- **TEXT FOR ANALYSIS**:
============================================================

Average score: 78% (based on 12 ratings)

Players

Average score: 3.6 out of 5 (based on 59 ratings with 2 reviews)

Its JSW, lovingly converted with extra screens on less memory

The Good
A beautiful conversion - with a surprise for those familiar with the 48k Spectrum version- its got about seventeen extra screens, despite being made on a 32k machine. Smooth as any version, Roy Coates converted the original almost faithfully, the extra screens being amongst the best in the game. The in game sound is excellent, the graphics as good as the machine can do- and despite being in BW - it feels like it was well worth the wait for a conversion that feels like an upgrade. Many games of these sort of games work better on the keyboard and suffer from the infinite-death situations (at least if you have cheated to infinite life), and JSW is no exception. It is intriguing to see that this version kept those aspects in both his Manic Miner and JSW conversions- presumably feeling they were part of the charm of the originals.

The Bad
Die, once and keep dying in the same position..annoying now, annoying then.

The Bottom Line
No JSW fan should feel complete will they have played this version.

Dragon 32/64 · by drmarkb (105) · 2015

The quintessential ZX Spectrum game

The Good
The ZX Spectrum had many unique and excellent games - from the lightning fast 3D Deathchase to the sprawling epicness of Where Time Stood Still and the unique art-experience of Deus Ex Machina. However, of all the games which were released for this budget-priced computer, Jet Set Willy is perhaps the most quintessential title of all.

Written by Matthew Smith at the age of 18, Jet Set Willy was the sequel to a popular game called Manic Miner, which itself was inspired by other games such as Donkey Kong and Miner 2049'er. However, where these older titles involved a small set of single-screen levels which had to be played in a fixed order, Jet Set Willy gave the player access to a vast, sprawling mansion which the player was free to roam around and explore at their leisure - arguably, this was actually more fun than collecting the items to complete the game!

To be fair, there had been other games which offered non-linear games, especially in the realm of text adventures, but JSW was essentially the first platformer to offer this level of freedom, and it was certainly the first to offer such a large map. Better yet, there was a strong sense of humour running through the game, starting with a plot which poked fun at the "yuppie" lifestyle which was developing in eighties Britain, and continuing through the surreal layouts and names of the various rooms within the mansion; there's nods to American counter-culture comics, mild jabs at other popular Spectrum games and several visual jokes - in one room, Willy gets turned into a flying pig! And when you die, a Monty Python-esque boot descends from the top of the screen to crush poor Willy!

Then too, there were a number of technical innovations within Jet Set Willy. The use of data-compression to enable the creation of such a large map was one such example, as was the implementation of background music via interrupts. Even the loading screen offered something new, using the Spectrum's "flash" attribute to create an animated image without affecting the loading mechanism. And JSW was also the first commercial game to use a copy-protection mechanism, in the shape of a colour-printed card containing codes which had to be typed in before the game would start.

============================================================

- **DATA EXTRACT**:
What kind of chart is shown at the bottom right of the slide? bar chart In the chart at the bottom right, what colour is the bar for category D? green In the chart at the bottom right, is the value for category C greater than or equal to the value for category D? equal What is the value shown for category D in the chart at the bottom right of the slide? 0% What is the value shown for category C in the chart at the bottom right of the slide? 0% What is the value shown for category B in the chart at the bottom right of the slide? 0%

============================================================

- **TASKS FOR THIS EXERCISE**:
A. In the Jet Set Willy reviews, what descends from the top of the screen when Willy dies?
B. Pick up the Jet Set Willy reviews after their final sentence and keep writing in the same voice.

- **ANSWERS TO THE PROBLEMS**:
A. A Monty Python-esque boot descends and crushes Willy.

B.
There are a few other things of note about JSW. For starters, the original release was bugged and impossible to complete. Initially, the publisher claimed that this was a "feature", but later on sent the details of a fix to some of the leading computer magazines at the time, making Jet Set Willy the first ever commercial game to receive a post-release patch...

Later on, a magazine published a type-in which could be used to create a new room for players to find and explore. So Jet Set Willy is also perhaps the first ever commercial game to have a third-party mod published for it!

The Bad
Aside from the aforementioned bug, there's a few issues with Jet Set Willy. The gameplay is very much focused around pixel-perfect jumping, and there's a few areas (e.g. the Banyan tree) which are virtually impossible to pass.

However, the only unforgivable flaw lies in the two facts that Willy will always respawn at the point where he appeared on the screen, and he dies if he falls too far. It's possible therefore to get irretrievably stuck in a death loop, where Willy keeps falling to his doom until he runs out of lives!

The Bottom Line
Groundbreaking, heavily quirky, slightly flawed and playing to both the strengths and weaknesses of the host hardware, Jet Set Willy is one of the greatest video games ever made.

ZX Spectrum · by Jamie Mann (17) · 2015

Trivia

1001 Video Games

Jet Set Willy appears in the book 1001 Video Games You Must Play Before You Die by General Editor Tony Mott.

Author

The author of Jet Set Willy wrote the game and its predecessor Manic Miner before he was 18.

Conversion Differences

The Amstrad version of Jet Set Willy was the original official expansion of Jet Set Willy by Software Projects. This expansion was written by Derrick P. Rowson and Steve Wetheril, and contains 132 rooms. This expanded version is the basis of Jet Set Willy II: The Final Frontier.

As a way of compensating Dragon owners for the absence of colour, the programmer added 13 extra rooms. However the rooms are not easily found.

Copy protection

As ZX Spectrum games were distributed on audio cassettes, piracy was a major concern. Jet Set Willy was the first game in the world to feature copy protection, in the shape of codes (printed on a coloured card) which had to be typed in after loading the game.

Game patches

The original release of Jet Set Willy was buggy - entering The Attic led to memory corruption, and the game would crash if the player subsequently entered The Kitchen! Initially, the publisher claimed that this was a feature, but later released a fix, making Jet Set Willy one of the first commercial games to have a patch produced.

Mods

Approximately a year after Jet Set Willy was released, the computer magazine Your Spectrum published a type-in which added an extra room to the game. This was perhaps the first third-party mod ever released for a commercial game.

Music

The music playing in the background is If I were a Rich Man from the US Broadway musical Fiddler on the Roof, first performed in 1964.

Unreleased Conversions

Circa 1989, Paul Taylor and Carl Whitwell worked on an Atari ST conversion of this game for Software Projects -- late enough in the title's life that the painstaking port (disassembled code read off the Spectrum's monitor and typed into the Atari's keyboard, screen data dumped as hex and dictated to a typist) was never released to the commercial market. During the same period Shahid Ahmad worked on an Amiga port that met a similar fate of obscurity.

Awards

  • ACE (Advanced Computer Entertainment)
    • February 1991 (issue #41) - Included in the list Greatest Games of all Time, section Platform-based Games (editorial staff choice)
  • Happy Computer
    • Issue 04/1985 - #3 Best Game in 1984 (Readers' Vote) (Commodore 64 and ZX Spectrum version)
  • Retro Gamer
    • October 2004 (Issue #9) – #7 Best Game Of All Time (Readers' Vote)
    • May 2007 (Issue 37) - #6 in the "Top 25 Platformers of All Time" (poll)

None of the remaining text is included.